Deambulo gratamente perdido en medio de este universo extraño y sorprendente de expresiones devotas. Presto atención y, una vez más, percibo el rumor sincopado de las oraciones. “Om Mani Padme Hum” Persigo ese sonido que parece el rumor del propio viento. Busco su origen y asciendo unos pocos peldaños en una pequeña construcción de color azafrán que me reclama. La puerta está abierta; el murmullo se escapa libremente por ella. Algunos  pares de zapatos desmantelados en la entrada me sugieren que yo también debo descalzarme.

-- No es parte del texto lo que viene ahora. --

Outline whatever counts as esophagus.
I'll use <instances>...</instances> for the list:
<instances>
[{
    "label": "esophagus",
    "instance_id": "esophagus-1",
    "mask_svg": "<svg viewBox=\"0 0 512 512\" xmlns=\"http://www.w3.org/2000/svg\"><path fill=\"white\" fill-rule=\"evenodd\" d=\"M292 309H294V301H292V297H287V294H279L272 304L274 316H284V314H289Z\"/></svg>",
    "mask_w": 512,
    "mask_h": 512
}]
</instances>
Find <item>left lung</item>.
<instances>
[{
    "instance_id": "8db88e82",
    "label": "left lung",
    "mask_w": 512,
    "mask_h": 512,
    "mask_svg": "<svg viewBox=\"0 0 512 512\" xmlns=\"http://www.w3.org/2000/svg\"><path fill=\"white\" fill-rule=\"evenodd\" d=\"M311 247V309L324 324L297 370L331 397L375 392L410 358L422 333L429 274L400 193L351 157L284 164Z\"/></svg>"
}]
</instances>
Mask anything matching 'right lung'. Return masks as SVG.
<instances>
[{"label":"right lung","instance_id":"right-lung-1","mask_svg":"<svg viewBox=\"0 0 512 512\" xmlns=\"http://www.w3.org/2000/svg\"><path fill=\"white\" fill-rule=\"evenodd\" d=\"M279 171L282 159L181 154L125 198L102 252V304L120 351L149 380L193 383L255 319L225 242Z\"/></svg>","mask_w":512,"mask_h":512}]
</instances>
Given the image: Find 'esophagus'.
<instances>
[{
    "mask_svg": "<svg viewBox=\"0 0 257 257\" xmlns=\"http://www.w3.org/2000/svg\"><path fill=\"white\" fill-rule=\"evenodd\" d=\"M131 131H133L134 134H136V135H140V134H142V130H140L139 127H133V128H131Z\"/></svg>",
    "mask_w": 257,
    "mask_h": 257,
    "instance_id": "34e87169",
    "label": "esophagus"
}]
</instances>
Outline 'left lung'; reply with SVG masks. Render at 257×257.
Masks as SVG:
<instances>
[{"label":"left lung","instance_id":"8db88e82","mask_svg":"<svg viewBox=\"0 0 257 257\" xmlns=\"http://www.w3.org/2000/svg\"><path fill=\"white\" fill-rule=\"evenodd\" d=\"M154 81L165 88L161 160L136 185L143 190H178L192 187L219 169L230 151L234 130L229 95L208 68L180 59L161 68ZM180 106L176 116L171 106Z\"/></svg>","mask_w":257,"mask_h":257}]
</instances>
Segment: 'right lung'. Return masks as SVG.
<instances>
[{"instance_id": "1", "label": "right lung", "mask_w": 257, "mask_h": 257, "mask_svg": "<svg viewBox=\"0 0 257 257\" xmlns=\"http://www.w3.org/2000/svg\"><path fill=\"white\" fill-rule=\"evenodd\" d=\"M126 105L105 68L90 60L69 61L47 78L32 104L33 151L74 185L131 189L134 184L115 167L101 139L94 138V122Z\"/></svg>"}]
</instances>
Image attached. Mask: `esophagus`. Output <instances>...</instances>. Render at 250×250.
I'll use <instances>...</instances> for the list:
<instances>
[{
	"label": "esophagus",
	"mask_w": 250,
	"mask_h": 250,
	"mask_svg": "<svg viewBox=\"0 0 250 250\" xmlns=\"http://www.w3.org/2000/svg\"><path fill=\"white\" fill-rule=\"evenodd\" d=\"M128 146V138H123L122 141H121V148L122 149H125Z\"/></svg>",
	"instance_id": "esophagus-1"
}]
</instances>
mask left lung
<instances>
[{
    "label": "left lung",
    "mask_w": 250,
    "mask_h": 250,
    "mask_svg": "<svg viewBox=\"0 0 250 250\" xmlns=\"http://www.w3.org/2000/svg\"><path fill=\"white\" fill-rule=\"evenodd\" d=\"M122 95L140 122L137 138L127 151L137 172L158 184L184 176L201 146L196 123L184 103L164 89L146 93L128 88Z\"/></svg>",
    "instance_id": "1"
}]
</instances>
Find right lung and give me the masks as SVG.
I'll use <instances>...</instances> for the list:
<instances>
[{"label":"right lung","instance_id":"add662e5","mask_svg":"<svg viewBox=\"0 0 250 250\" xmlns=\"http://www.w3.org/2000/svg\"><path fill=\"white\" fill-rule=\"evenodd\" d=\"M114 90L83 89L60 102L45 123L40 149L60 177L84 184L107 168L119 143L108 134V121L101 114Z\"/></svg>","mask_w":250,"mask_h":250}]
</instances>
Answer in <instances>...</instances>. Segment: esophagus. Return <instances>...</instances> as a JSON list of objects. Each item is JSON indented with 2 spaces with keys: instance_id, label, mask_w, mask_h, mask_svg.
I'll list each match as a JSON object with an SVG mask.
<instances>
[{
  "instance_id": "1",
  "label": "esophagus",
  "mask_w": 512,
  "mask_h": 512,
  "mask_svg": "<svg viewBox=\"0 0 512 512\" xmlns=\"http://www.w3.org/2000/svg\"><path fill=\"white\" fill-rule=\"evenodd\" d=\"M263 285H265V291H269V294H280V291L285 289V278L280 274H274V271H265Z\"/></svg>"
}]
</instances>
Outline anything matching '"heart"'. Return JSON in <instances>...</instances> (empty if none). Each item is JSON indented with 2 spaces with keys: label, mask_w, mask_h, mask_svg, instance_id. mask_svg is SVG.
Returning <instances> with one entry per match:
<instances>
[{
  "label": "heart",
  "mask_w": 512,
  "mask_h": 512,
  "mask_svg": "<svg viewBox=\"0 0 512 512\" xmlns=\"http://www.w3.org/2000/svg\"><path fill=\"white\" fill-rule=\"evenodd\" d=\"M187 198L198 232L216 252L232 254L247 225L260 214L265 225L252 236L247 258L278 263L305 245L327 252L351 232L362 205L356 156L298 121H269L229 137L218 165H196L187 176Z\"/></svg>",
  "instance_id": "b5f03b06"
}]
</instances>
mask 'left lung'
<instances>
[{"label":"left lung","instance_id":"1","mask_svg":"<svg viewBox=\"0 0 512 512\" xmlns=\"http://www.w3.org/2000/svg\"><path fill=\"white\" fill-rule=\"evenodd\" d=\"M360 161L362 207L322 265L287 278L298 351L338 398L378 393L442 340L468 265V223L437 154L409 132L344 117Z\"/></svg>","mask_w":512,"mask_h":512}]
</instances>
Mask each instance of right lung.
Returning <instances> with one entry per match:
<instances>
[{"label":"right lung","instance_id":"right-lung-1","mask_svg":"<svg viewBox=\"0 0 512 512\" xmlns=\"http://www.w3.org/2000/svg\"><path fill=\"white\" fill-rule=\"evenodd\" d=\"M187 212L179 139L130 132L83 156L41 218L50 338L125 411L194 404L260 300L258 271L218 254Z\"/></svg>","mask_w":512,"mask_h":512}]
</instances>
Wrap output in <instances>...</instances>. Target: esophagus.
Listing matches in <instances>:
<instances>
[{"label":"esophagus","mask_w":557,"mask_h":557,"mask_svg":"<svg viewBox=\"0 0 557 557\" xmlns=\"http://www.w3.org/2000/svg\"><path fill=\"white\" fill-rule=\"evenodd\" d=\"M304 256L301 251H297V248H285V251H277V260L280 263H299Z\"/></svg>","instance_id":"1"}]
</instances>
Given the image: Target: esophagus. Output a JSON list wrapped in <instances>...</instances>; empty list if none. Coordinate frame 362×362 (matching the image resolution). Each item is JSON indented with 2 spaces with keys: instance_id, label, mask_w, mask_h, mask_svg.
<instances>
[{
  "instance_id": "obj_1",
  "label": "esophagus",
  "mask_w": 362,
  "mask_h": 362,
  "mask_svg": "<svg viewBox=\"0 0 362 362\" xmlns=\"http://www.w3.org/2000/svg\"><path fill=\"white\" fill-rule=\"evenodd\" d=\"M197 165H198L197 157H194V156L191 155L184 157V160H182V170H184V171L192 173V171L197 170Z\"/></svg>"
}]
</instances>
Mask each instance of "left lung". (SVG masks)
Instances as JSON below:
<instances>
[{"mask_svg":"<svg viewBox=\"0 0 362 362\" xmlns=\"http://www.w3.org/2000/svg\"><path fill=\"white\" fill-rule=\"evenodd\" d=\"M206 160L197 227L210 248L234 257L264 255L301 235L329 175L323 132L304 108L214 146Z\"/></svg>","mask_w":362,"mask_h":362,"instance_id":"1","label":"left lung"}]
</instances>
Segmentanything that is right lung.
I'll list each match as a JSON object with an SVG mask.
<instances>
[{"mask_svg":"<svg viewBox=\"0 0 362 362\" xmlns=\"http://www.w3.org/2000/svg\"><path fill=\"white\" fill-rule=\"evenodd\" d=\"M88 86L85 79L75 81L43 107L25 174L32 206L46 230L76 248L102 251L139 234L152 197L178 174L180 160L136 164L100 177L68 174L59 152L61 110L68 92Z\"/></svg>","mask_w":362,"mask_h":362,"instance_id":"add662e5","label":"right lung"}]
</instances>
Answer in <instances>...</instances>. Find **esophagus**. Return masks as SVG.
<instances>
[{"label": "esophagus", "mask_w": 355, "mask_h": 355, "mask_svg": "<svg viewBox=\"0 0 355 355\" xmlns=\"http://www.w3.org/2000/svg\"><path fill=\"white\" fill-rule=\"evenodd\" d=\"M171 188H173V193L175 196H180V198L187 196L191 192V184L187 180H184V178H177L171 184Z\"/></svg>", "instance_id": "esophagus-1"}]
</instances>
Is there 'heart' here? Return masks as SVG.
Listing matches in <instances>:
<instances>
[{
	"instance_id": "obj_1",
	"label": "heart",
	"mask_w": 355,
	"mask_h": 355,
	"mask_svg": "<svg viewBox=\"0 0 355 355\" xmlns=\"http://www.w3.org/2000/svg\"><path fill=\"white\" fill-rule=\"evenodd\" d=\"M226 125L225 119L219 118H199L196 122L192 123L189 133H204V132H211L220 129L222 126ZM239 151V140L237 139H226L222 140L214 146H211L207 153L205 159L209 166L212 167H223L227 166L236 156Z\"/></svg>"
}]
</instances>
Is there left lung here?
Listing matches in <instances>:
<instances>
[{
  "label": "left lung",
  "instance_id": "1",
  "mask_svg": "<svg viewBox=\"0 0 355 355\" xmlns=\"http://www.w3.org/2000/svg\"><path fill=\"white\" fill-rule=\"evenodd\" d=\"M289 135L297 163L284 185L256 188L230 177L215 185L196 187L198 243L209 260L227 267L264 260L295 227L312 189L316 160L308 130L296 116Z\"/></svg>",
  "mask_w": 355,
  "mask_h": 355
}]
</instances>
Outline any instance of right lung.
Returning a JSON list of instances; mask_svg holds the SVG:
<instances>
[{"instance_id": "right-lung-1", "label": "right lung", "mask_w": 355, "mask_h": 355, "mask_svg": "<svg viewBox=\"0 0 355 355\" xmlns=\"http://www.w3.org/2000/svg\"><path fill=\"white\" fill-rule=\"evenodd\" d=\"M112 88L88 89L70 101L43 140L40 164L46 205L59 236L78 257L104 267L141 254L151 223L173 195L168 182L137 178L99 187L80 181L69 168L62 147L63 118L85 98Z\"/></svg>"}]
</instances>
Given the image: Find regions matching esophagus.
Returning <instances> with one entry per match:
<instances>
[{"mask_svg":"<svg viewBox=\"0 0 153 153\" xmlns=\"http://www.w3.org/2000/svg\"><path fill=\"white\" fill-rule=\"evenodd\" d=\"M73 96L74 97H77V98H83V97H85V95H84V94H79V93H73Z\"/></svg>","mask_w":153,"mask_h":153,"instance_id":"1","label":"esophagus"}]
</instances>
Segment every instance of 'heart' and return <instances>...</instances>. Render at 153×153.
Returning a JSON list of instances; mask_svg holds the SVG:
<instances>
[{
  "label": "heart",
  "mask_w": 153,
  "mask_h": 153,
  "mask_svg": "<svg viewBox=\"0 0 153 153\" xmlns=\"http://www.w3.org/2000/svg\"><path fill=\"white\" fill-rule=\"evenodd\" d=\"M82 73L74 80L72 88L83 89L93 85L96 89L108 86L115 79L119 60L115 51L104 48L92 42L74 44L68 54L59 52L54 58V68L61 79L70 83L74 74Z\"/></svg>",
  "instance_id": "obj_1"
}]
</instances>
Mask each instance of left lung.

Ya desde el mismo quicio, un abrazo de calor me hace mirar instintivamente hacia las lámparas que titilan inquietas y alineadas un poco más adentro. Penetro en el recinto y de inmediato me siento transportado. Se trata de una pequeña estancia presidida por un barroco frente desde el que varios budas en sus hornacinas nos contemplan hieráticos. Bajo ellos una mesa de altar está repleta de objetos inidentificables. Ocho o diez monjes sentados en dos filas, una frente a otra, oran sonoramente, cual un diálogo de piadosas porfías. La atmosfera es densa y sutil al mismo tiempo. Hay un banco donde poder sentarse. Lo hago y pego mi espalda al muro brillante y estucado, al que ciñe una cenefa roja, gualda y azul que rodea el conciso recinto.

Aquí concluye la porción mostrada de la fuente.